> Task statement: Would you transcribe the data word for word?

-------- Records for the task

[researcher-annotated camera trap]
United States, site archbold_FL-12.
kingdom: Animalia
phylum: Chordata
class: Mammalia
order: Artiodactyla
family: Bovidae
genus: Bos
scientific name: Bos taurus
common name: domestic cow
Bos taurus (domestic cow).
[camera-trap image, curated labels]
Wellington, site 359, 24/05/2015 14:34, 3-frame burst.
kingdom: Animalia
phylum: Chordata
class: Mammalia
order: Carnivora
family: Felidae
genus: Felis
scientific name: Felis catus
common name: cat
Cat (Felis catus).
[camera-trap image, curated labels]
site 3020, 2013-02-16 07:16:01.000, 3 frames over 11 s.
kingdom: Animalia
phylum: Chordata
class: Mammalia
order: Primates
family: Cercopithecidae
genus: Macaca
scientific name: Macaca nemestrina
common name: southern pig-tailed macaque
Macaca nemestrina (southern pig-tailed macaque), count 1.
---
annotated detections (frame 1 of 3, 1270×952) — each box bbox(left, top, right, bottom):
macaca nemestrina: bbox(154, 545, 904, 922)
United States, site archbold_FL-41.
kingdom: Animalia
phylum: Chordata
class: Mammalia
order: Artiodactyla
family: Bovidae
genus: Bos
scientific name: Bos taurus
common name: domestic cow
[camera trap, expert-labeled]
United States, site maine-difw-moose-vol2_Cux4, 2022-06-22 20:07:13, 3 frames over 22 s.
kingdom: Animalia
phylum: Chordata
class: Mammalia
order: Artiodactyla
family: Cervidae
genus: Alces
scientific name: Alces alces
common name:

----------------

> Result of this task:
[researcher-annotated camera trap]
United States, site archbold_FL-12.
kingdom: Animalia
phylum: Chordata
class: Mammalia
order: Artiodactyla
family: Bovidae
genus: Bos
scientific name: Bos taurus
common name: domestic cow
Bos taurus (domestic cow).
[camera-trap image, curated labels]
Wellington, site 359, 24/05/2015 14:34, 3-frame burst.
kingdom: Animalia
phylum: Chordata
class: Mammalia
order: Carnivora
family: Felidae
genus: Felis
scientific name: Felis catus
common name: cat
Cat (Felis catus).
[camera-trap image, curated labels]
site 3020, 2013-02-16 07:16:01.000, 3 frames over 11 s.
kingdom: Animalia
phylum: Chordata
class: Mammalia
order: Primates
family: Cercopithecidae
genus: Macaca
scientific name: Macaca nemestrina
common name: southern pig-tailed macaque
Macaca nemestrina (southern pig-tailed macaque), count 1.
---
annotated detections (frame 1 of 3, 1270×952) — each box bbox(left, top, right, bottom):
macaca nemestrina: bbox(154, 545, 904, 922)
United States, site archbold_FL-41.
kingdom: Animalia
phylum: Chordata
class: Mammalia
order: Artiodactyla
family: Bovidae
genus: Bos
scientific name: Bos taurus
common name: domestic cow
[camera trap, expert-labeled]
United States, site maine-difw-moose-vol2_Cux4, 2022-06-22 20:07:13, 3 frames over 22 s.
kingdom: Animalia
phylum: Chordata
class: Mammalia
order: Artiodactyla
family: Cervidae
genus: Alces
scientific name: Alces alces
common name:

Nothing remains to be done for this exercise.